Crossing the Nullarbor by car is a fantastic experience that everyone should try at least once. It may be a long, mostly straight drive but it's out on the open road eating up the kilometers between roadhouses that the sheer vastness of Australia really sinks in.
Our trip started in Perth early one November, with the simple aim of getting to taste the fine oysters of Ceduna in South Australia in one piece. We didn't set a specific time scale for the journey but expected to be out of Western Australia on day 2, we were wrong.
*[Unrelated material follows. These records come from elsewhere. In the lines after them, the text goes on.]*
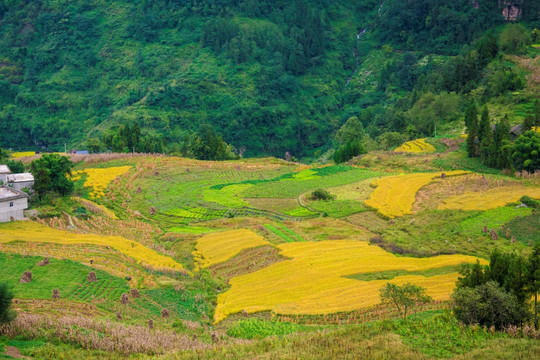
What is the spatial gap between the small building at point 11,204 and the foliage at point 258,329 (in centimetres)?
2653

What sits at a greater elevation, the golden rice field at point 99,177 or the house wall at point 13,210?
the house wall at point 13,210

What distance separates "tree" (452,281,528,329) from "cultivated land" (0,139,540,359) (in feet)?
2.86

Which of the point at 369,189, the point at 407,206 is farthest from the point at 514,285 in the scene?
the point at 369,189

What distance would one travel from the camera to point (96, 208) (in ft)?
190

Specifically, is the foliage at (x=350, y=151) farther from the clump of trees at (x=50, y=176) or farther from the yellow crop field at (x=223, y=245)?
the clump of trees at (x=50, y=176)

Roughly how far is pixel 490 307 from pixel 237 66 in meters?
110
Packing our station wagon with the usual camping gear we hit the road about 10am, filling up our car and camping gas cylinder en-route. Realistically we should have set out earlier, but we wanted to avoid the Perth rush-hour if we could help it. Getting out the back of Perth is quite a slow process, the urban sprawl spreads for miles up into the hills behind Western Australia’s capital, slow roads and painfully cautious traffic lights blight a speedy departure at every turn. Eventually the houses turn to lush forest as the road winds its way towards Mundaring, Northam and beyond into the centre of the farming industry of the state and passing into the vast Goldfields-Esperance region of Western Australia.
Once out of the town the traffic drops off to virtually nothing, making quick travel easy and the roads enjoyable. Flocks of parakeets and galahs are to be seen, and the road links up and follows roughly the route of the great Indian-Pacific railway, crossing the line at several different points on the way to Kalgoorlie.
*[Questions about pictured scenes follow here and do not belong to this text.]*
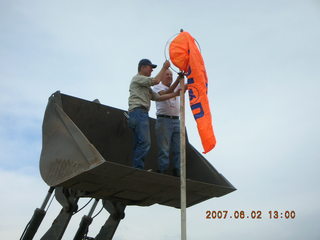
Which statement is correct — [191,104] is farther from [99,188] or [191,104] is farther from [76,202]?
[76,202]

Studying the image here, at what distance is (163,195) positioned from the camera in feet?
21.6

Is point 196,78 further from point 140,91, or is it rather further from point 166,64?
point 140,91

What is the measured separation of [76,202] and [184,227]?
2.24 m

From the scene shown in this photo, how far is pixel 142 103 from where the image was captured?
254 inches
We weren’t too pushed for time on the first day, so we bedded down in the ancient Mining town of Coolgardie. Coolgardie was once the height of the Mining boom at the turn of the 20th century. Once supporting up to 30000 people, where now it is home to little more than 2000. Although there is plenty of mining around the area, it's nothing like that seen all those years ago. Coolgardie’s one time opulence is plain to see, the main street is massively wide, and the town hall one of the finest and grandest you will see. Thankfully this great monument has been restored to excellent condition and stands grandly in the centre of the town. We camped at a small and welcoming campsite just off the main road. Plenty of shade to be had and friendly locals helped make it a peaceful stay.
Thus far we've been heading pretty much directly west, but at Coolgardie the road turns south as you head down towards the coast for around 300kms to the town of Norseman. The journey becomes a dry barren one, with salt lakes glistening off into the horizon.
After a good few hours you reach Norseman, a cross roads and mining/tourist town for those heading up from Esperance in the South, Kalgoorlie in the North and for those looking to head directly east at the start of the Eyre Highway. This is where the Nullarbor road begins and there is no getting off for another 1200kms.